Abou Diaby is back. After more than a year on the sidelines, he has finally made a return to action, playing for 45 minutes in an U21 match at the Emirates Stadium.
He is back in full training now and available to play. Yes of course [he could play for the first team this season], it depends how well he comes out of the game. He hasn't played for a year but physically he is ready to play, completely. It is now just decision-making, getting used to challenges again. He needs a game.
We’re yet to hear how Diaby has recovered from his first on-field action since March 2013. However, even if he comes through unscathed, Arsenal should be cautious in their use of him. The Gunners are well-stocked in midfield. They have no need to risk the France international. He should be allowed to continue to build up his stamina over the summer and prepare fully for next season.

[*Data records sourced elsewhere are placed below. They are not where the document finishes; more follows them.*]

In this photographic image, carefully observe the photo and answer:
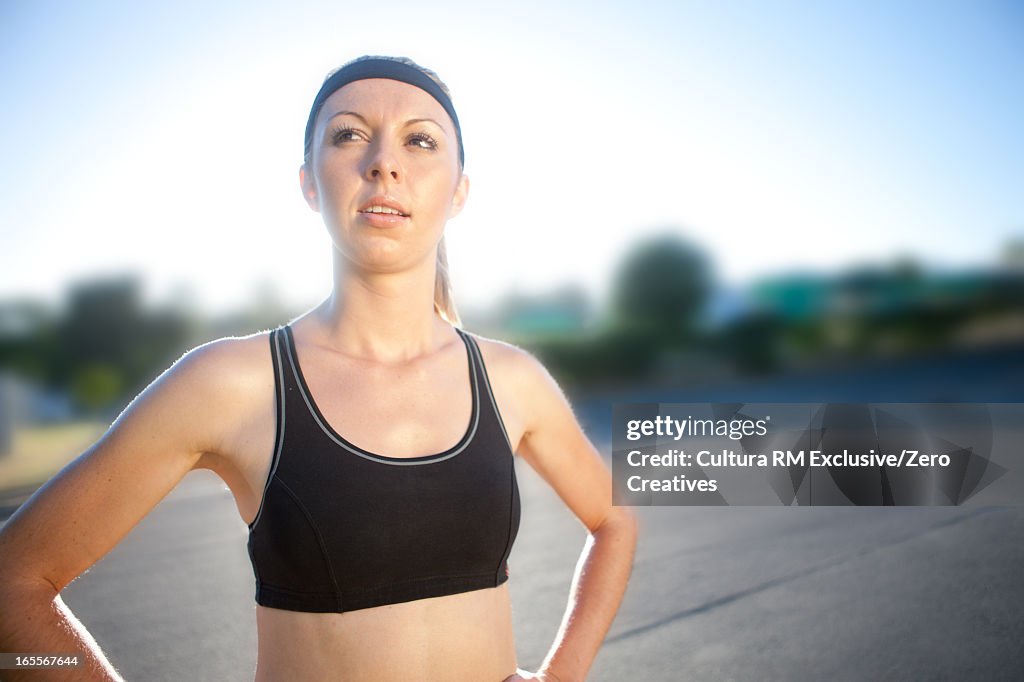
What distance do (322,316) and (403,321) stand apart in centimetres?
16

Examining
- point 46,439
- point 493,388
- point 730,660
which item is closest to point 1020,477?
point 730,660

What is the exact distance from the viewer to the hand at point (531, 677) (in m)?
1.55

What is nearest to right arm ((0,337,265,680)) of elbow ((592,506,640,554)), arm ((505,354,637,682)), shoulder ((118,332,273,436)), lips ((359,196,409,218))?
shoulder ((118,332,273,436))

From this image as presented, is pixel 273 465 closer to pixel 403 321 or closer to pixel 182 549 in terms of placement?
pixel 403 321

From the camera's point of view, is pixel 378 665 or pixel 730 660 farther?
pixel 730 660

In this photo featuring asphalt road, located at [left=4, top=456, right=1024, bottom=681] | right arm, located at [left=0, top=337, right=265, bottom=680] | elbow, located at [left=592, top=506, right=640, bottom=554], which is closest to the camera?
right arm, located at [left=0, top=337, right=265, bottom=680]

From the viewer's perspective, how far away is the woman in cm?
136

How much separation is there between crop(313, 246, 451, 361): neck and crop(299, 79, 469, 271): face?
0.03 m

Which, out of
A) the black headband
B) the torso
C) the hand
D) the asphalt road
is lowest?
the asphalt road

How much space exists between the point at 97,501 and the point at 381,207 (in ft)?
2.19

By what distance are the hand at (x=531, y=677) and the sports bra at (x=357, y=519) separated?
0.21m

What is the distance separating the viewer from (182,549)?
604 centimetres

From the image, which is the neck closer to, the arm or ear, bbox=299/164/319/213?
ear, bbox=299/164/319/213

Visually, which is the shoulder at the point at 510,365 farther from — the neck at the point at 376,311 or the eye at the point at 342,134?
the eye at the point at 342,134
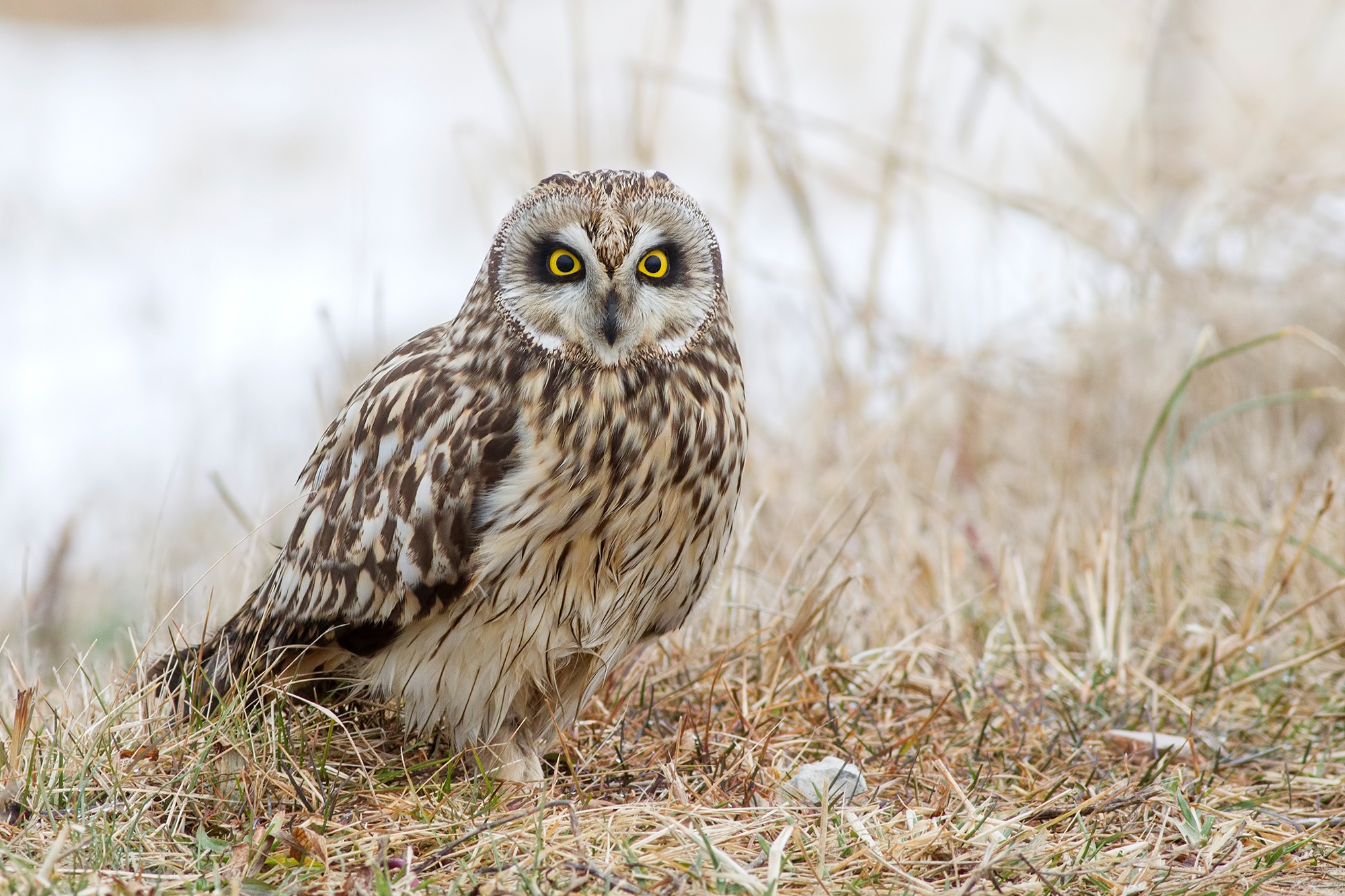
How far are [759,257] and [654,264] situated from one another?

For some Arsenal fans, that may be difficult to stomach. Diaby’s continual injury problems have made him a figure of both fun and frustration.
There are those who feel Arsenal should have jettisoned him long ago. However, Diaby has a contract until the summer of 2015. The way the club have stood by the player and their arrangement is commendable.
After all, it’s not Diaby’s fault that he’s suffered so badly with injuries.
In his latest blog for 89th Minute, former Arsenal player Adrian Clarke gives an insight as to the anguish a professional goes through when they are forced to sit on the sidelines:
I fully understand the frustration at setback after setback, but come on, has the Frenchman really wanted to sit on the sidelines so often?
Of course he hasn’t. So stop abusing him.
Dan Smith’s recklessness has caused Diaby a whole world of follow-up pain. Around two-thirds, in fact 23, of those additional injuries have occurred on his right ankle or right leg – and that’s no coincidence. It’s an area of his body that’s been a constant struggle to protect.
Being an injured professional footballer is not only mind-numbingly boring; it’s also a helplessly harrowing experience.
Diaby has suffered more than most. One can only hope that this latest setback proves to be his last.
When fit, there’s no doubt that he’s a tremendous player. His long stride carries him from box-to-box in a matter of moments. For a tall man, he has superb skill on the ball. Diaby is able to dance past defenders as if they’re cones on the training ground, justifiably earning comparison with former Gunners skipper Patrick Vieira.
Unfortunately, the sight of Diaby storming through the midfield is one we’ve glimpsed far too infrequently in recent seasons. With the emergence of the likes of Aaron Ramsey and Jack Wilshere, he now finds himself at the back of a lengthy queue for a spot in the team.
However, if he can stay fit, his time will come. There’s no need to rush him. Given Diaby’s renowned frailty, hurrying in to a first-team comeback is simply too big a risk.